▸ **Exercise goal**
Every line of the listing should be retyped exactly, but none of the pictures should be.

▸ **Record extracts**

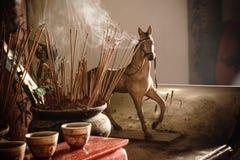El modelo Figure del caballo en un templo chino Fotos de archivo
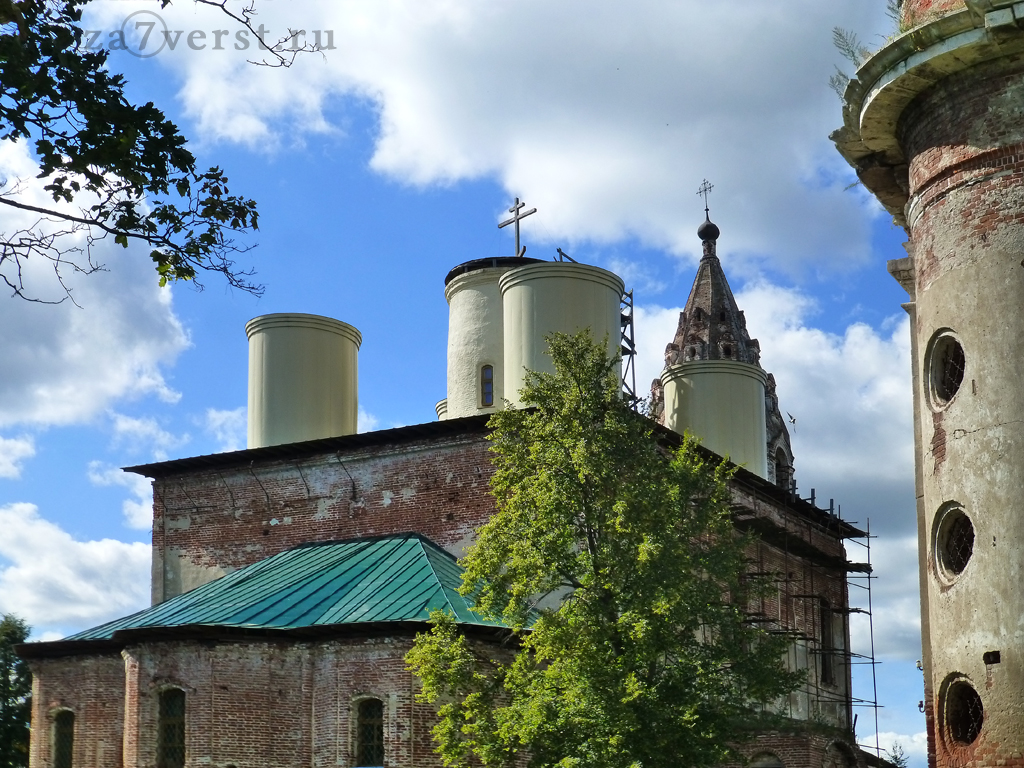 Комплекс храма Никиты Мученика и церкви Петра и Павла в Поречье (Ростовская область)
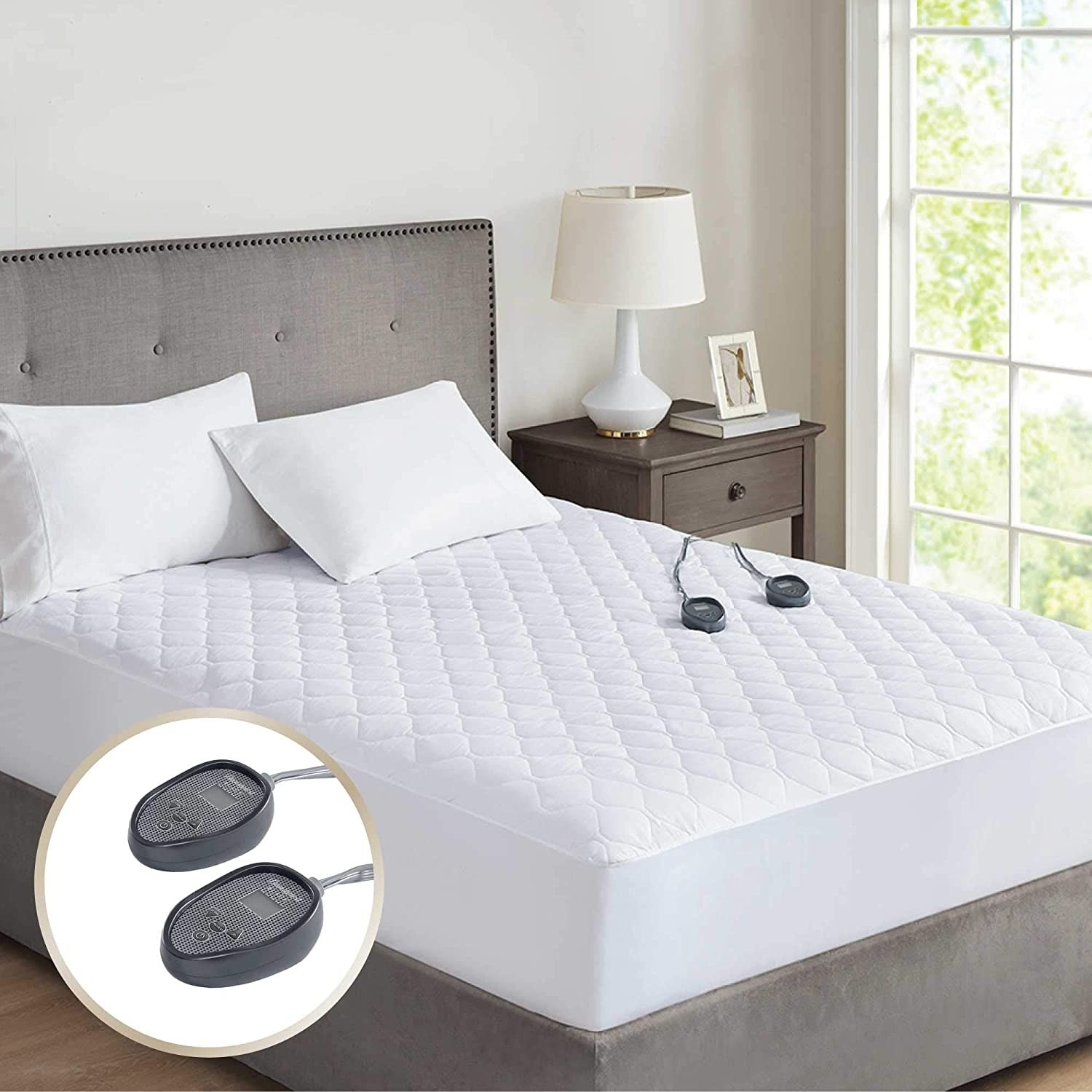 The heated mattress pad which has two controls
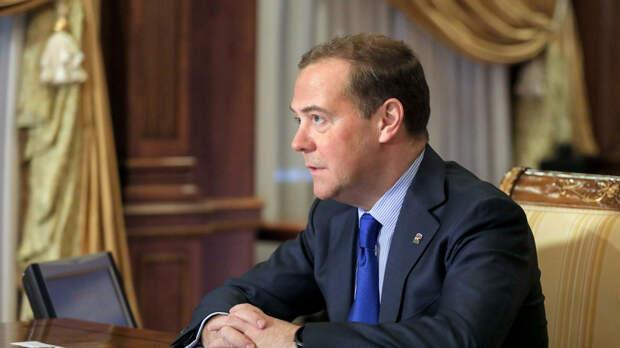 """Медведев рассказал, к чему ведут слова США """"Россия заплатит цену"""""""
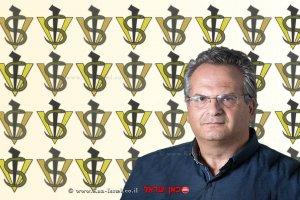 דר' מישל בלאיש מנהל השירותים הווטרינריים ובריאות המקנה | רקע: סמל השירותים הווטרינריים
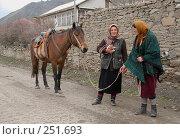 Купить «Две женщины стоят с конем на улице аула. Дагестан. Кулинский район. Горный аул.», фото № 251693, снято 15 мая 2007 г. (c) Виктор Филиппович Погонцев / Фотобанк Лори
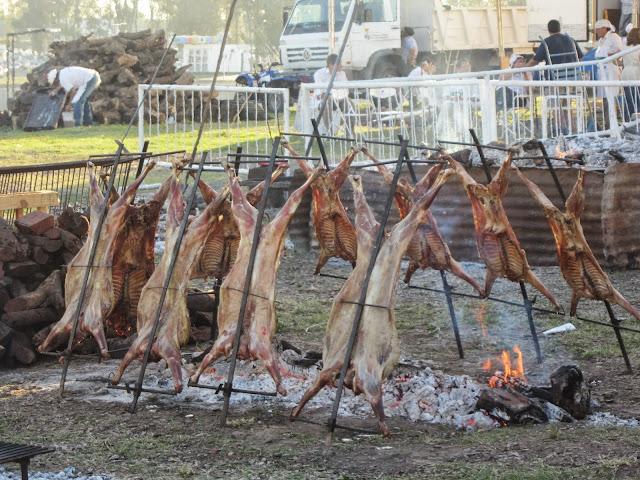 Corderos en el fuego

▸ **Completed exercise**
El modelo Figure del caballo en un templo chino Fotos de archivo
 Комплекс храма Никиты Мученика и церкви Петра и Павла в Поречье (Ростовская область)
 The heated mattress pad which has two controls
 """Медведев рассказал, к чему ведут слова США """"Россия заплатит цену"""""""
 דר' מישל בלאיש מנהל השירותים הווטרינריים ובריאות המקנה | רקע: סמל השירותים הווטרינריים
 Купить «Две женщины стоят с конем на улице аула. Дагестан. Кулинский район. Горный аул.», фото № 251693, снято 15 мая 2007 г. (c) Виктор Филиппович Погонцев / Фотобанк Лори
 Corderos en el fuego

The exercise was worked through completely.